ORAM untersucht entlang der End-to-End-Kette die Aufbereitung von End-of-Life-Bauteilen aus der Flugzeugkabine zu qualitativ hochwertigen Rezyklaten, welche über additive Fertigungsprozesse wieder mit hoher Materialeffizienz in den Hochleistungsstoffkreislauf der Luftfahrt zurückgeführt werden sollen. Die im Projekt gewonnenen Erkenntnisse fließen in die Weiterentwicklung additiver Fertigungskonzepte wie der Entwicklung von intelligenten Extruderlösungen ein, welche es zudem ermöglichen sollen, bislang nicht zertifizierbare Materialklassen für die Luftfahrt nutzbar zu machen.

Ein zentraler Meilenstein des Projekts wurde nun erreicht: Das Luftfahrt-Bundesamt (LBA) hat die am Werkzeugmaschinenlabor WZL der RWTH Aachen University in Kooperation mit der Aviation AM Centre GmbH (AAMC) aus Düsseldorf entstandene Produktionszelle für additive Fertigung offiziell als P21G-Produktionsstätte unter der Production Organization Approval DE.21G.0204 des AAMC zugelassen.
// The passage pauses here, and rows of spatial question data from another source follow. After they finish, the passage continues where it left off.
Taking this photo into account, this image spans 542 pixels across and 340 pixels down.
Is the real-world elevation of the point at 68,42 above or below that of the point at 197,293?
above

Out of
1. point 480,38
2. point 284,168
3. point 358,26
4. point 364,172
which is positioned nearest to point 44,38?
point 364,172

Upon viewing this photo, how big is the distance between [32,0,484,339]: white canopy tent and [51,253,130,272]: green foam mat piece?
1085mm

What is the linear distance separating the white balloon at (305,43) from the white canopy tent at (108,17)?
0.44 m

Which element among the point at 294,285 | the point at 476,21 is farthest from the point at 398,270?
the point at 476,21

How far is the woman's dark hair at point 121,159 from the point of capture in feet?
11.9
Damit verfügt die RWTH Aachen University im Rahmen des ORAM-Projekts über eine von wenigen in Deutschland ansässigen P21G-zertifizierten Produktionsstätten mit additiven Fertigungsverfahren. Die Genehmigung erfolgte gemäß Part 21, Subpart G der europäischen Luftfahrtregularien und bestätigt die Konformität der Fertigung für luftfahrttaugliche Anwendungen. Die zertifizierte Produktionszelle befindet sich am Standort der RWTH Aachen University, in der Anlauffabrik auf der RWTH Aachen Campus.
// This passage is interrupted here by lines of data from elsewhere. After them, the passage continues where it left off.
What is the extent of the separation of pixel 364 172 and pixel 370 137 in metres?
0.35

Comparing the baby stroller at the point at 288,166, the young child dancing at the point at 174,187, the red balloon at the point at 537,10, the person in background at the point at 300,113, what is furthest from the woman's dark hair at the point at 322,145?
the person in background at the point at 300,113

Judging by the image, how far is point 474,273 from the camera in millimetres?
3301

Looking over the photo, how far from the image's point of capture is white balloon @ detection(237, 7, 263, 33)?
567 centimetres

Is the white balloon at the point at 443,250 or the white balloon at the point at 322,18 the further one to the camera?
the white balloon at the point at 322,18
Im Rahmen des ORAM-Projekts dürfen dort nun erstmals luftfahrtzertifizierte Bauteile in der polymerbasierten additiven Fertigung hergestellt werden. Zum Einsatz kommt dazu ein Freeformer 750-3X HT der ARBURG GmbH + Co KG, der für die Verarbeitung von Hochleistungs- und Hochtemperaturpolymeren ausgelegt wurde.

Der erreichte Zertifizierungserfolg ist das Ergebnis der engen Zusammenarbeit aller Projektpartner. Besonderer Dank gilt den beteiligten Teams der RWTH Aachen University, der Aviation AM Centre GmbH, der Safran Cabin Germany GmbH und der ARBURG GmbH + Co KG, deren Expertise und Engagement diesen Meilenstein ermöglicht haben. Mit der erfolgreichen P21G-Zulassung leistet ORAM einen wichtigen Beitrag zur Zertifizierbarkeit additiver Fertigung, zur Kreislaufwirtschaft von Hochleistungspolymeren und zu einer nachhaltigeren Luftfahrt.

ORAM ist ein im Rahmen des LuFo-Programms durch das Bundesministerium für Wirtschaft und Energie gefördertes Forschungsprojekt.